Tak, jak Słowo stało się ciałem, tak Kościół powinien mieć kościoły.
Jezus nawiedzał świątynię, a nawet bronił domu Jego Ojca.
Pamiętaj też o:"Ty jesteś Piotr [czyli Skała], i na tej Skale zbuduję Kiściół mój".
P
Zbuduję wspólnotę, nie budynek.
Budynki nie mają żadnej mocy i znaczenia.
Dopiero wsparcie kościoła przez władców, którym kapłani pomagali trzymać lud na wodzy, rozpoczęło budowanie świątyń.
Możnowładcy zaczęli fundować siedziby, budynki, pałace biskupie w ramach wdzięczności za dobrą współpracę.
Oczywiście żelazem i ogniem odbierano też świątynie innym wyznaniom. Zwykła kradzież i mord.

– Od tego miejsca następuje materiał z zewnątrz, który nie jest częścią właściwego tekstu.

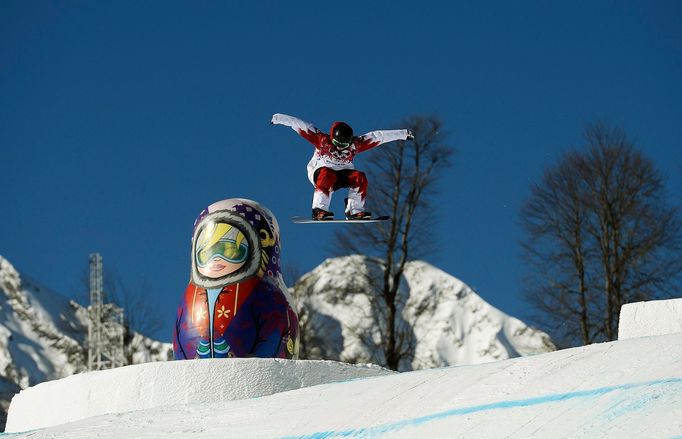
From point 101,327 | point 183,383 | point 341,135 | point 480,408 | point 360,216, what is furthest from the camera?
point 101,327

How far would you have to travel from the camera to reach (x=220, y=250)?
15.2m

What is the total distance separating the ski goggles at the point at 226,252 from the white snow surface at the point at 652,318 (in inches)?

Tyle o budynkach.
14:12, teraz, dla odmiany, pomijasz w czytaniu zdania.
Nie mówię, że nie masz po części racji, ale przecież, dla porównania, małżeństwo również jest wspólnotą... (dobrze, jak ma własny dom/mieszkamie).
My musimy mieć swoje "wieczerniki" czy "katakumby", aby GDZIEŚ wspólnotowo i w należyty sposób (co do "treści" i "formy") wypełniać słowa Pana "To czyńcie na moją pamiątkę".
No chyba że jesteśmy różnych wyznań.
P
Wędrowni kaznodzieje za strawę i dach nad głową opowiadali o Jezusie i to był żywy kościół.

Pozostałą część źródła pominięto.